Amerika’da doğal olarak yayılım gösteren kara ceviz ağaçlarının (Juglans nigra) dibine ekilen yonca otlarının yağmurlardan sonra kısa zamanda öldükleri, ceviz yapraklarından damlayan yağmur sularının saksılardaki domateslere verilmesiyle domateslerin öldükleri, ceviz ağacına yakın olan elma ağaçlarının cevizden tarafa olan dal ve köklerinin kurudukları, buna rağmen ceviz dibinde üçgül ve çayır otlarının çok iyi gelişebildikleri Massey, 1925 ve Schneiderman, 1927 tarafından rapor edilmiştir.

 

Daha sonra bu etkiye sahip olan madde, cevizin kök ve yaprak özütlerinden izole edilerek bunun 5Hidroksi-Naftakinon olduğu teşhis edilmiş ve cevizin latince ismine ithafen ‘juglon’ adı verilmiştir. Daha sonraki çalışmalarda juglonun sadece kara ceviz ağaçlarından değil diğer ceviz türlerinden de salıverildiği belirlenmiştir.
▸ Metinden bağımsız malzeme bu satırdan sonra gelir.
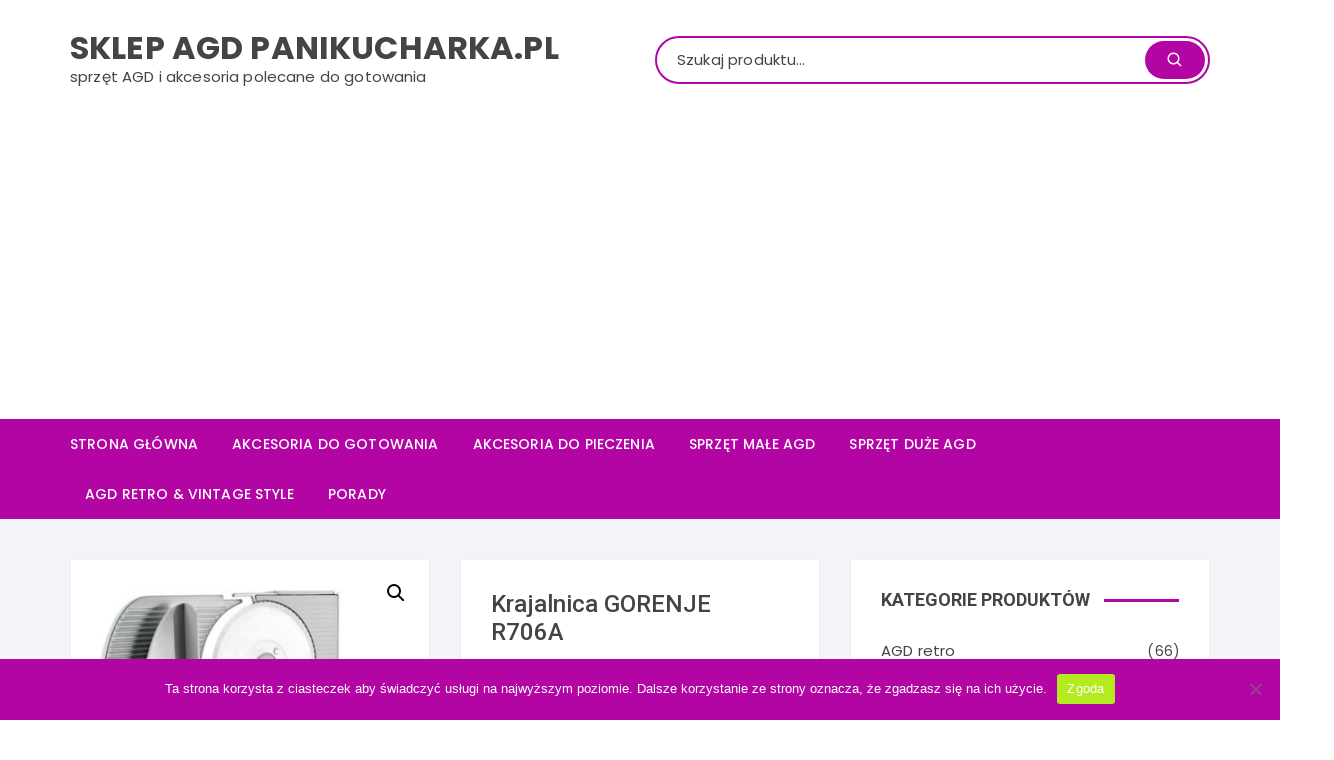

--- FILE ---
content_type: text/html; charset=utf-8
request_url: https://www.google.com/recaptcha/api2/aframe
body_size: 267
content:
<!DOCTYPE HTML><html><head><meta http-equiv="content-type" content="text/html; charset=UTF-8"></head><body><script nonce="Qwj9zJbCxvtL5vrQ5owvyg">/** Anti-fraud and anti-abuse applications only. See google.com/recaptcha */ try{var clients={'sodar':'https://pagead2.googlesyndication.com/pagead/sodar?'};window.addEventListener("message",function(a){try{if(a.source===window.parent){var b=JSON.parse(a.data);var c=clients[b['id']];if(c){var d=document.createElement('img');d.src=c+b['params']+'&rc='+(localStorage.getItem("rc::a")?sessionStorage.getItem("rc::b"):"");window.document.body.appendChild(d);sessionStorage.setItem("rc::e",parseInt(sessionStorage.getItem("rc::e")||0)+1);localStorage.setItem("rc::h",'1768382481654');}}}catch(b){}});window.parent.postMessage("_grecaptcha_ready", "*");}catch(b){}</script></body></html>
Bunlardan biri de ülkemizde yaygın bir ceviz türü olan Juglans regia L.dır.    

 

Bu ceviz türünde juglon miktarının mevsimlik değişikliği incelendiğinde kışın en düşük seviyede iken ilkbahar başlangıcından Nisan sonuna kadar düzenli bir artış, daha sonra Haziran sonuna kadar bir azalma ve Temmuz başından Ağustos ortasına kadar tekrar bir artış gösterdiği belirlenmiştir. Juglonun köklerde sentezlenip ksilem aracılığıyla yapraklara taşındığı ve juglonun bitkide Hidrojuglon şeklinde bulunduğu ancak daha sonra bunun oksitlenmesiyle toksik karakterli juglona dönüştüğü belirtilmiştir (Kocaoğlu, 2010).

Bitkilerin canlı dokularından buharlaşarak dışarıya gaz veya uçucu madde olarak salınabilirler. Yağmur,çiğ gibi atmosfer çökelekleri etkisiyle bitki yapısındaki toksinler çözülerek bu kimyasalları oluşturabilirler. Toprağa dökülen kimyasal bileşikler toprağın üst katmanlarında filtre edilerek bu kimyasalları oluşturabilirler. Ölü bitki dokularından atılan ve suda çözünebilen çevredeki bitkilere salınabilir ve bu bitkilere zarar verebilirler (Güncan, 2009).